Georg Hermann ‘plaudert’

Toneelspelers die in ‘burger’ repeteren, en zonder schmink, en bovendien in een foyer, zijn geen toneelspelers maar gewone medemensen, die de indruk maken van waanzinnigen. Zij zijn geagiteerd, zij lopen heen en weer, zij spelen haast... en men weet niet waarom. Zij kussen elkaar op het voorhoofd, zij glimlachen, lachen, giechelen... en men weet niet waarom. Ieder ogenblik zijn zij iets anders dan zichzelf, maar zij zijn toch niet losgekomen uit zichzelf, omdat de illusie, de grote verleidster van voetlicht en coulissen, ontbreekt. In zulk een gezelschap kan men gemakkelijk zelf voor krankzinnig worden aangezien, wanneer men zich bij ongeluk vergist en een van deze gebaren au sérieux neemt... au sérieux niet als beroepstaal, maar als werkelijkheid van de foyer...

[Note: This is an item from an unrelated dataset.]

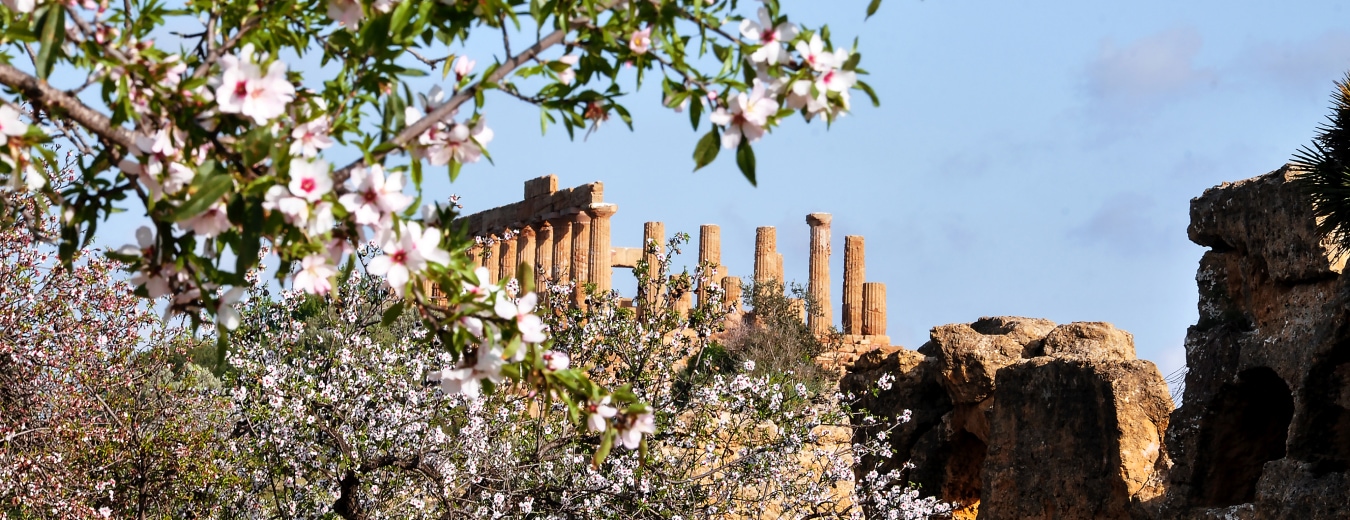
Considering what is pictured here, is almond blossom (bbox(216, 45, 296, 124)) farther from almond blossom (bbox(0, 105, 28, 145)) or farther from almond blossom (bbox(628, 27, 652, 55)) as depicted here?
almond blossom (bbox(628, 27, 652, 55))

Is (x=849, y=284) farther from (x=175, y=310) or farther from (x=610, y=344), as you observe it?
(x=175, y=310)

In deze omgeving trof ik Georg Hermann, de schrijver en bewerker van het welbekende (ook ten onzent overbekende) Jettchen Gebert, de schrijver ook van vele andere boeken die voor een deel in het Nederlands vertaald werden: Schnee, Die Nacht des Dr. Herzfeld, Kubinke. Een tijdlang was Hermann zelfs een der populairste auteurs van... Nederland; sedert vier jaar woont hij ook in Nederland, want zijn bloed heeft enige fouten die ongeneeslijk zijn in bepaalde gewesten; maar reeds voordien schreef Hermann geregeld critieken in het handelsblad. Het is dus niet zo vreemd hem in een foyer van de Princesse-schouwburg aan te treffen, waar Fritz Hirsch en zijn gemeente bezig zijn een partij whist te spelen, zo het schijnt; dat concludeer ik althans uit de tafel waar rond men zich verenigt en de geluidjes die worden voortgebracht, scène uit de operette Wenn der weisse Flieder wieder blüht, naar de roman Jettchen Gebert. Teken ook van een onschuldige probleemstelling, zou men zo zeggen (het boek verscheen in 1905); die echter door de ontwik-

[p. 211]

keling der dingen toch weer een beetje ‘Schicksal’ werd; Jettchen Gebert stelt een ‘rassenkwestie’ zowaar! Men beleeft wonderlijke tijden. Het probleem van Jettchen Gebert is: wat moet zij, de Jodin, doen om het leven te leven? Het Christendom kiezen? Met een Jood uit een ander milieu trouwen? Of: op zichzelf blijven staan, zich in een soort narcisme terugtrekken?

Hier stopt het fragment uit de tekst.